Problem details
Rewrite the data from the line with "From pixel 739" up to and including the line with "Within the scene", keeping every request and increasing each number in the answers (the coordinates and the measured distance) by 14. Leave the pictures out.

Data on spatial positioning
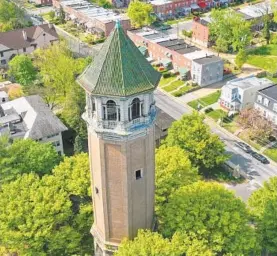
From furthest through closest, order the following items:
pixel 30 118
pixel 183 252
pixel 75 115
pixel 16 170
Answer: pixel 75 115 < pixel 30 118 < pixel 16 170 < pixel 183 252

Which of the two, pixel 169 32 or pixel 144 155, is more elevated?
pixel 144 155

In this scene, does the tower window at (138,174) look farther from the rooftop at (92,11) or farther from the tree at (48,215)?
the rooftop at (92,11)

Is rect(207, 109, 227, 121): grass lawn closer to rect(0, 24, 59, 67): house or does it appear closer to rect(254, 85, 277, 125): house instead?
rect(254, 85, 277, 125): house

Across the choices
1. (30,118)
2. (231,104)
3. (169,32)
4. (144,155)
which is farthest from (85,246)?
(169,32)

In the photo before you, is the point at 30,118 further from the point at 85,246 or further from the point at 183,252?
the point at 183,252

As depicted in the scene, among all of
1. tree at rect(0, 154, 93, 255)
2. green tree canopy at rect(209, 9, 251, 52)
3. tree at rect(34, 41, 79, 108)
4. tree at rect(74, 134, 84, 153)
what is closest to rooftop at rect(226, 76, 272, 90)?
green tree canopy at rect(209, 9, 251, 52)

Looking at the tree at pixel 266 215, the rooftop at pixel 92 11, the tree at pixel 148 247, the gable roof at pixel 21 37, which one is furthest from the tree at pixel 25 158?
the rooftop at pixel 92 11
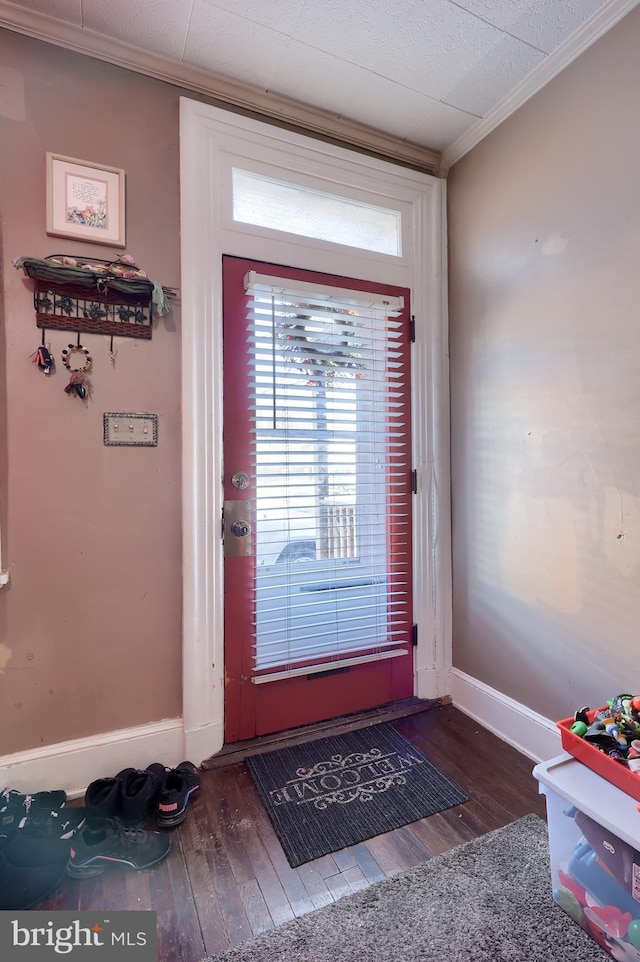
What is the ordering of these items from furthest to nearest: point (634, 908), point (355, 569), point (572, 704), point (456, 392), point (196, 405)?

---

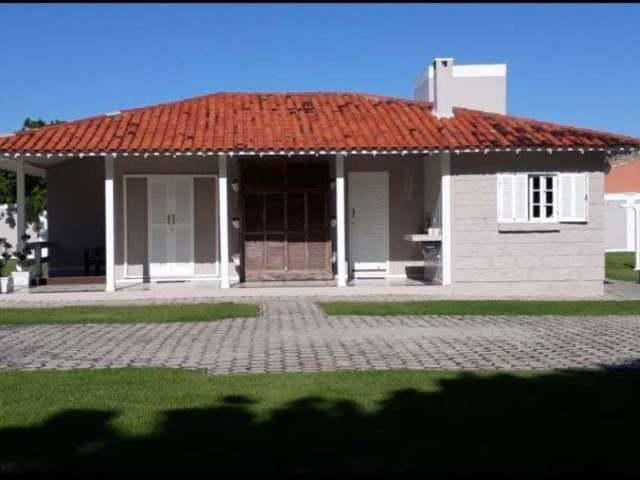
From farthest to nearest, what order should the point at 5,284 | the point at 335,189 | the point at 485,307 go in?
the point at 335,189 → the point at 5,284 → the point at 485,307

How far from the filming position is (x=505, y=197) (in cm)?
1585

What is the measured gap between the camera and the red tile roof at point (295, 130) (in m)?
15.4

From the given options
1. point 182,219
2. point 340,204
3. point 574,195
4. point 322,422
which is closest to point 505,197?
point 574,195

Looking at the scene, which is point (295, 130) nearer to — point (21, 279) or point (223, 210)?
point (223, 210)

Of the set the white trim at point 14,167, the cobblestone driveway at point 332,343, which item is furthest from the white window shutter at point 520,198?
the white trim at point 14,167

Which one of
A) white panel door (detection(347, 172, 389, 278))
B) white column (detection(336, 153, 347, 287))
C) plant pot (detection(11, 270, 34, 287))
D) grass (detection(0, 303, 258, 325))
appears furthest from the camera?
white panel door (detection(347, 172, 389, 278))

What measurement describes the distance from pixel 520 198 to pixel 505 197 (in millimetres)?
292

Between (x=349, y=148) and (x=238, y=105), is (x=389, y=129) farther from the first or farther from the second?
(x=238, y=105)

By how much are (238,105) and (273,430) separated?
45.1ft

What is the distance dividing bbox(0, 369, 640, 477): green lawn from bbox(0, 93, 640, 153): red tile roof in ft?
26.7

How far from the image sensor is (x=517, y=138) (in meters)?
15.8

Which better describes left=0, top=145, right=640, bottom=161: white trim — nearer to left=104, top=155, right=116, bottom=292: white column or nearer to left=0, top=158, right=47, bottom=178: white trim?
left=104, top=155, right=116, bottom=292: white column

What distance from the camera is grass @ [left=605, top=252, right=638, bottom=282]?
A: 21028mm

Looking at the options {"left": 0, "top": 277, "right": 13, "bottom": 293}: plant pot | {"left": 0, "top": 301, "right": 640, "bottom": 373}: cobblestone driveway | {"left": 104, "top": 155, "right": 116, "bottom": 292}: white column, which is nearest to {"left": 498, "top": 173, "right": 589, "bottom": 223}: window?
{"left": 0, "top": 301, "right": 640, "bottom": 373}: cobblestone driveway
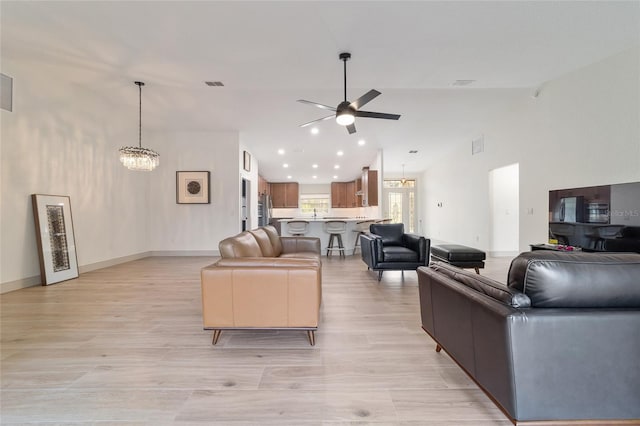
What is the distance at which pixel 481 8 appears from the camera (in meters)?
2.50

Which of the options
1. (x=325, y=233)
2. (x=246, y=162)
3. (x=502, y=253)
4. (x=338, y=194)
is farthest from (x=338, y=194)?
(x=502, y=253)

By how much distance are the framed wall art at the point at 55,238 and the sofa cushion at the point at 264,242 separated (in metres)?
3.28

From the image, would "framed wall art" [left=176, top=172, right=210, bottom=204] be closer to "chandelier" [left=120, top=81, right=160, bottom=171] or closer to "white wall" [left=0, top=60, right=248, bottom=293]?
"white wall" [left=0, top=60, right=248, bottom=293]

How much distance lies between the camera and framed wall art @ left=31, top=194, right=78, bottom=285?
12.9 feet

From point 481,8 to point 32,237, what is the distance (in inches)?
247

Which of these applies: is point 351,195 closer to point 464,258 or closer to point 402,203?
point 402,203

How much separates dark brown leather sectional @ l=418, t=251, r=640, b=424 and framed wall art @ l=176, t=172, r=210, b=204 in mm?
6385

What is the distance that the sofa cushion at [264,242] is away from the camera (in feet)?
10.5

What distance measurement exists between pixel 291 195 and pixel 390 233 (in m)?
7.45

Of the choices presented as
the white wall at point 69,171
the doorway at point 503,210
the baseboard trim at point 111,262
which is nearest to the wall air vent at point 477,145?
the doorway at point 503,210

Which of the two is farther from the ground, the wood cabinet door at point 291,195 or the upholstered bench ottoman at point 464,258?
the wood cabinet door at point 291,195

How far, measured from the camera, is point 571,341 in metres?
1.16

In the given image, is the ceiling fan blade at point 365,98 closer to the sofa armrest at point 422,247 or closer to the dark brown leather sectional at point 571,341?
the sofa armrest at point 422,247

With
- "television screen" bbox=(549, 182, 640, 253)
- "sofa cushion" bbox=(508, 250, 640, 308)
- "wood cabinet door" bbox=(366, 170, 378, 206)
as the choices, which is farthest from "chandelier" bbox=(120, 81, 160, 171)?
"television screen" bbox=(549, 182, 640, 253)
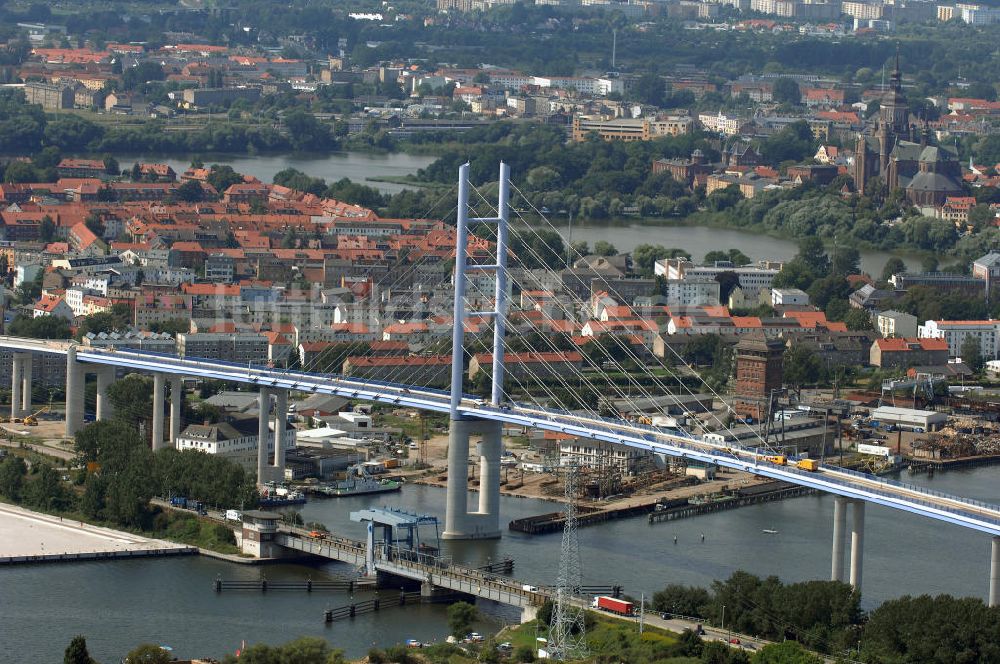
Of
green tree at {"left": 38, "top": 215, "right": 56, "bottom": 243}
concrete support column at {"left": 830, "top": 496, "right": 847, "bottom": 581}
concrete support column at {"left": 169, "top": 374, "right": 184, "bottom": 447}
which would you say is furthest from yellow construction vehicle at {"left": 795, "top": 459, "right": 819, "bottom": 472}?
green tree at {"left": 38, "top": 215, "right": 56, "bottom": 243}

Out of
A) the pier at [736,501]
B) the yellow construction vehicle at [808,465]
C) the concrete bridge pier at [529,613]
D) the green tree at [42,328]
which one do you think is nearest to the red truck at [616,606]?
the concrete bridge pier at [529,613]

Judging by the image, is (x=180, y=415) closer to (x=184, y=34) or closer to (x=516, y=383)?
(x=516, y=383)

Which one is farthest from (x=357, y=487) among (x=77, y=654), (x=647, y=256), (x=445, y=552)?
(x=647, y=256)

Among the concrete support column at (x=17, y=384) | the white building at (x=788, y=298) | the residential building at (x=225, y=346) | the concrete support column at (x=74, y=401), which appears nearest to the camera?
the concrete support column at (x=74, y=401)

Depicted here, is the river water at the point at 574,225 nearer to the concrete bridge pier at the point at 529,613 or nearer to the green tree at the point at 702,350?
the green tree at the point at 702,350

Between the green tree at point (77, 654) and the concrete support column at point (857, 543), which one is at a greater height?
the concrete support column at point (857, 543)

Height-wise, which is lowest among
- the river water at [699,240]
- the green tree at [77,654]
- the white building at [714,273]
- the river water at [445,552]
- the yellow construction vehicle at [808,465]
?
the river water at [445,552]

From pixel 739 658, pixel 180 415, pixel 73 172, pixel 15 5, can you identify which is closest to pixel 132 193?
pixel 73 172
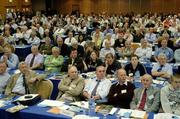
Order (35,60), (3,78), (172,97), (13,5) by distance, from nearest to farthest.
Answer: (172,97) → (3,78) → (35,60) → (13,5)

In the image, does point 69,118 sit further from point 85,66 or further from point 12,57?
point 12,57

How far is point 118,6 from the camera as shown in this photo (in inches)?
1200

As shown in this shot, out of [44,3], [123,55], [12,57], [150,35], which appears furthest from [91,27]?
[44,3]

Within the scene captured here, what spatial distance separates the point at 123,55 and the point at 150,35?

Task answer
From pixel 739 658, pixel 180 415, pixel 73 172, pixel 15 5, can you identify which is closest to pixel 132 193?
pixel 87 186
Order (35,60), (3,78), (172,97), (13,5) by distance, from nearest to farthest.
Answer: (186,111) → (17,92) → (49,74) → (27,19)

In the image, does point 69,118 sit further from point 85,66 or further from point 12,57?
point 26,71

How far is point 118,6 from the camera as shown in this photo (in inches)?
1214

As shown in this shot, out of [44,3], [123,55], [12,57], [150,35], which appears furthest from [91,27]?
[58,17]

Within the scene captured here, what spatial distance separates the point at 123,55 and the point at 150,35?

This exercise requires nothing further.